EXERCISE AIM: Rewrite the records below, changing "dry vine stem" to "withered vine stem" wherever it appears and leaving all other text as it is. Omit the pictures from your answer.

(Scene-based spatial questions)

— Start —

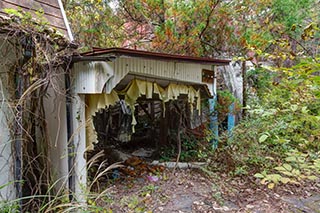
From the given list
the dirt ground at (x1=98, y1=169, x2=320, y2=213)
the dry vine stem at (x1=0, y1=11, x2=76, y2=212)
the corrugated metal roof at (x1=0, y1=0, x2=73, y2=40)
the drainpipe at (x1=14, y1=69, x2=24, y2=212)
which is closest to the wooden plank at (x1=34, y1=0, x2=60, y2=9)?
the corrugated metal roof at (x1=0, y1=0, x2=73, y2=40)

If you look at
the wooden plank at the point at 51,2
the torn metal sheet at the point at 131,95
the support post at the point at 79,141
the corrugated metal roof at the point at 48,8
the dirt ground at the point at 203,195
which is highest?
the wooden plank at the point at 51,2

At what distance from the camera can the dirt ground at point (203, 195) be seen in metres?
3.83

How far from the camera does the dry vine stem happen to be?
2.64 meters

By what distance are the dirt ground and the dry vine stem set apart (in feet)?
3.63

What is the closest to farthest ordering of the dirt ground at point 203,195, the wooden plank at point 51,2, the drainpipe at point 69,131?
the drainpipe at point 69,131
the wooden plank at point 51,2
the dirt ground at point 203,195

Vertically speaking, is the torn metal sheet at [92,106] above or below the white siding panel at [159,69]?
below

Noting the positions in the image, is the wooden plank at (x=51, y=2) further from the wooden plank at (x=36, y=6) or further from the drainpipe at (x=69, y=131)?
the drainpipe at (x=69, y=131)

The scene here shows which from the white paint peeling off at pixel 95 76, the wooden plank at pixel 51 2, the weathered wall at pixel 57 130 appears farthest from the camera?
the wooden plank at pixel 51 2

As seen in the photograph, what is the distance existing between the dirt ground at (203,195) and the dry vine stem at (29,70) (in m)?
1.11

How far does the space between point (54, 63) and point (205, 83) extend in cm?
298

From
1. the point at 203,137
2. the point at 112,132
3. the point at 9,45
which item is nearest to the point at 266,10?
the point at 203,137

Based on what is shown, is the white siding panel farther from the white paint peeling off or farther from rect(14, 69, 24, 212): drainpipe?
rect(14, 69, 24, 212): drainpipe

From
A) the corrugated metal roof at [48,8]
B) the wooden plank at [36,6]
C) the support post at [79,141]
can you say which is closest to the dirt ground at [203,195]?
the support post at [79,141]

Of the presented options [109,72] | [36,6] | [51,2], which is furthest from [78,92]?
[51,2]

— End —

ANSWER TO THIS EXERCISE:
From the given list
the dirt ground at (x1=98, y1=169, x2=320, y2=213)
the withered vine stem at (x1=0, y1=11, x2=76, y2=212)
the corrugated metal roof at (x1=0, y1=0, x2=73, y2=40)
the drainpipe at (x1=14, y1=69, x2=24, y2=212)
which is closest to the wooden plank at (x1=34, y1=0, x2=60, y2=9)?
the corrugated metal roof at (x1=0, y1=0, x2=73, y2=40)

If you look at
the wooden plank at the point at 51,2
the torn metal sheet at the point at 131,95
the support post at the point at 79,141
the corrugated metal roof at the point at 48,8
the dirt ground at the point at 203,195
which is highest?
the wooden plank at the point at 51,2

At what distance from the camera can the dirt ground at point (203, 195) be seen in metres?
3.83

How far from the camera does the withered vine stem happen to be?
2.64 meters

By what distance are the dirt ground and the withered vine stem set apart (in feet)?
3.63

What is the closest to farthest ordering of the dirt ground at point 203,195, the wooden plank at point 51,2, the drainpipe at point 69,131?
the drainpipe at point 69,131
the wooden plank at point 51,2
the dirt ground at point 203,195

Vertically speaking, is the torn metal sheet at [92,106] above or below the white siding panel at [159,69]?
below

Noting the positions in the image, is the wooden plank at (x=51, y=2) further from the wooden plank at (x=36, y=6) or further from the drainpipe at (x=69, y=131)?
the drainpipe at (x=69, y=131)

The scene here shows which from the white paint peeling off at pixel 95 76, the wooden plank at pixel 51 2, the weathered wall at pixel 57 130 appears farthest from the camera?
the wooden plank at pixel 51 2

As seen in the photograph, what is the distance existing between the dirt ground at (203,195) and the withered vine stem at (29,70) (in m)?
1.11

How far does the space between point (54, 63) and point (205, 83) extend in cm?
298

From
1. the point at 203,137
2. the point at 112,132
3. the point at 9,45
which item is nearest to the point at 266,10?
the point at 203,137

Based on what is shown, is the white siding panel farther from the white paint peeling off or farther from rect(14, 69, 24, 212): drainpipe?
rect(14, 69, 24, 212): drainpipe

From
A) the corrugated metal roof at [48,8]
B) the wooden plank at [36,6]
C) the support post at [79,141]
can you say which is closest to the dirt ground at [203,195]?
the support post at [79,141]

Of the presented options [109,72] | [36,6] | [51,2], which is furthest from [78,92]?
[51,2]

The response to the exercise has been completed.